Propagating New Zealand Flax

Lift and divide plants in the spring. You can start new plants indoors by potting larger rhizome pieces and allowing them to grow a bit before relocating outdoors. New Zealand flax can also be started from seed, although it needs a warm temperature of over 60 degrees Fahrenheit to germinate.

Common Pests/ Diseases

Mealybugs can infest plants and are hard to eradicate from inside the long leaves. Many times it’s easiest to just dispose of the infested plant. Fungal leaf spots may also mar the leaves.

When grown indoors, these plants are susceptible to many of the common pests affecting other houseplants, including mites and whiteflies. Horticultural soaps and oils are the first options for treating these pests.

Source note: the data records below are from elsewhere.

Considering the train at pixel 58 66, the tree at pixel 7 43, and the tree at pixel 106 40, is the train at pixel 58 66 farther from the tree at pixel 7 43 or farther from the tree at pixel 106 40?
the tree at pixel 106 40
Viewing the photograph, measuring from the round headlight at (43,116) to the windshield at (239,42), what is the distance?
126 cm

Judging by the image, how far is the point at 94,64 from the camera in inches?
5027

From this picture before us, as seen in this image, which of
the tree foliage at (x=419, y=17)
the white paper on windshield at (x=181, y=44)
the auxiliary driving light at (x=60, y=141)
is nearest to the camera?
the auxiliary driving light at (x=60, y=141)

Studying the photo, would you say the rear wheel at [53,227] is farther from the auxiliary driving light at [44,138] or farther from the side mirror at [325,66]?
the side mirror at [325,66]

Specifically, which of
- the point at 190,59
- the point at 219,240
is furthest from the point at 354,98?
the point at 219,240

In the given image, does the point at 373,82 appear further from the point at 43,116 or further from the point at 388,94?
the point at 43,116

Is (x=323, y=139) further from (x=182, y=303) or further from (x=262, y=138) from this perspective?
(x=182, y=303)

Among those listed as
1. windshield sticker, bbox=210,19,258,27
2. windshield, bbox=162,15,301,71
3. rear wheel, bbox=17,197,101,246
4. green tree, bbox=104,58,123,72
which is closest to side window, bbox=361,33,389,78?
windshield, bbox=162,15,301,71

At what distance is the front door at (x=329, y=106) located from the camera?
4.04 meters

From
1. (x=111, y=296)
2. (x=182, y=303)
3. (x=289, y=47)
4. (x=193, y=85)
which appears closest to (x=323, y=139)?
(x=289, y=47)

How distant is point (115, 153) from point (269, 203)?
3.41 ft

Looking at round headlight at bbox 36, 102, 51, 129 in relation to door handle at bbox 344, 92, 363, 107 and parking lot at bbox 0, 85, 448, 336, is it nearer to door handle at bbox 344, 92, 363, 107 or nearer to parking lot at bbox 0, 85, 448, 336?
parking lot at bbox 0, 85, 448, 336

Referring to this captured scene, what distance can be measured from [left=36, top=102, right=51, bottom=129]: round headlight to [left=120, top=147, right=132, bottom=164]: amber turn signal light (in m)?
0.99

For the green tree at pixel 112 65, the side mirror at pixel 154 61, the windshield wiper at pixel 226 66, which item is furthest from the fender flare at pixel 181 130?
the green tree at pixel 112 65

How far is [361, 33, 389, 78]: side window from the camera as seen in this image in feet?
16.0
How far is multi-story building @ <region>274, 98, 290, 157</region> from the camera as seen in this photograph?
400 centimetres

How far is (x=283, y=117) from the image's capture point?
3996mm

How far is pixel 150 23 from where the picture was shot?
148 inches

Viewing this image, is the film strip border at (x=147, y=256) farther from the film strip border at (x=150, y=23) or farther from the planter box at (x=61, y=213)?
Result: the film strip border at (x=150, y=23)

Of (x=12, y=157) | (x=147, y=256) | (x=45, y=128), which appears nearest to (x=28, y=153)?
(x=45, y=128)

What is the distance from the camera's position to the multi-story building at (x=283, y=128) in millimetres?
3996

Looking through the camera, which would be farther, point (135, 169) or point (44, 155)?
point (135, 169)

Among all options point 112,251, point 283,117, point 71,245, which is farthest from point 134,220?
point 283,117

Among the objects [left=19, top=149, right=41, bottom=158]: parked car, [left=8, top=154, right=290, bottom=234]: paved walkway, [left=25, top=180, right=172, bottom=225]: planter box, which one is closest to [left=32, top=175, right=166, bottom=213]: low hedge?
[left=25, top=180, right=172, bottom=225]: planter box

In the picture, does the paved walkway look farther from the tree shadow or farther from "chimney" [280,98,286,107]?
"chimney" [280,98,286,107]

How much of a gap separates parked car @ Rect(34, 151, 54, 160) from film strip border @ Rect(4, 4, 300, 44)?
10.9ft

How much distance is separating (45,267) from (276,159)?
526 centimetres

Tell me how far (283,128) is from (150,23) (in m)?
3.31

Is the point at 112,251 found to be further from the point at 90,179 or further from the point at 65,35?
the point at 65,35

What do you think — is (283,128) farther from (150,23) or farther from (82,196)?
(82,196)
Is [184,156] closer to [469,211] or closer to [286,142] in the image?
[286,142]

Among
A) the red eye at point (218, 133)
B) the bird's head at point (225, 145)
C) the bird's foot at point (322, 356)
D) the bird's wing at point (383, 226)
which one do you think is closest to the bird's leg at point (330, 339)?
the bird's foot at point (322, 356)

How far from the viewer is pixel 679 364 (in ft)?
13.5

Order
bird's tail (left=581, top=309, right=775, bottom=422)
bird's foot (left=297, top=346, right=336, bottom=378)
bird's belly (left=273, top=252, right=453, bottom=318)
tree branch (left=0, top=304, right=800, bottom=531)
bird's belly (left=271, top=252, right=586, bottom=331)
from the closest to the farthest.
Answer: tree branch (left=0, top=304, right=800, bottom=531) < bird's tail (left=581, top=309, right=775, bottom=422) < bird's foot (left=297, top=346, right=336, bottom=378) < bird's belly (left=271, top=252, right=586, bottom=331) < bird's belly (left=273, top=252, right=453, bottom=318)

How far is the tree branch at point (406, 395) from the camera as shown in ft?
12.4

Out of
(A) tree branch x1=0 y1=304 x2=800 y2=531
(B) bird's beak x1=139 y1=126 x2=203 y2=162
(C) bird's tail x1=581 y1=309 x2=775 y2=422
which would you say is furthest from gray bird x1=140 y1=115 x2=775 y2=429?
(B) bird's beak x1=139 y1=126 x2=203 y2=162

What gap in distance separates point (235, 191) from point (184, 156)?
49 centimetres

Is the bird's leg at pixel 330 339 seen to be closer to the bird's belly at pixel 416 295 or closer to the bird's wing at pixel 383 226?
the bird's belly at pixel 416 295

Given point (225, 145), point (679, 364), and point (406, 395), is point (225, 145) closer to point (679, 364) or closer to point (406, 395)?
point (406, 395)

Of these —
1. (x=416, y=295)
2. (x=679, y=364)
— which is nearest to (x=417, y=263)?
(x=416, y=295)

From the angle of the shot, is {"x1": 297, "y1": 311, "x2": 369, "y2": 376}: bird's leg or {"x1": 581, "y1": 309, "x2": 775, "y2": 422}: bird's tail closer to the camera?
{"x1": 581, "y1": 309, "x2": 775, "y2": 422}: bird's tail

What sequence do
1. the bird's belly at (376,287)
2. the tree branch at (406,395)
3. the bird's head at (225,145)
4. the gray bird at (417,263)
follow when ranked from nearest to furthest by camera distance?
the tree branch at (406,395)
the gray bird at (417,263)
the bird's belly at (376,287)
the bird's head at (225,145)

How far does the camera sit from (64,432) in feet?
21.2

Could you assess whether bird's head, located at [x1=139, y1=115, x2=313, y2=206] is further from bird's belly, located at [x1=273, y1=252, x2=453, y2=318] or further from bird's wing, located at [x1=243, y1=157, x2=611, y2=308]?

Varieties of New Zealand Flax

New varieties of Phormium are introduced just about every year and they get more and more ornamental. Take a look around your local nursery to see what they've come up with this year. Be aware that the cultivars and hybrids are sometimes more temperamental than the pure P. tenax species plant. Established favorites include:

  • Phormium tenax 'Bronze Baby' has bronze foliage and grows to about 2 feet tall with a 2- to 3-foot spread. It is a good choice for containers.
  • Phormium 'Duet' is a dwarf plant (about 1 foot tall). It has green leaves edged in cream, with very stiff leaf blades.
  • Phormium 'Jester' has bronze leaves with green striping. It is about 3 feet tall.
  • Phormium 'Sundowner' has green leaves with rosy-pink margins. It is about 6 feet tall and wide.

New Zealand Flax vs. Lesser New Zealand Flax

A closely related species that also goes by the common name New Zealand flax or lesser New Zealand flax is P. colensoi. This plant is less common than P. tenax, with shorter leaves that have a lesser degree of recurve. The seed pods are twisted and pendulous in shape.

These species readily interbreed, and some of the named cultivars are crosses between the two species.

Landscape Uses

Use New Zealand flax in place of Dracaena or spiky vinca in containers and in place of ornamental grasses in garden beds. Contrast Phormium's dramatic leaves with low-growing, delicate foliage, such as perennial geraniums and coreopsis. New Zealand flax can even be grown successfully in boggy areas. The leaves can also be cut in the fall for use in flower arrangements.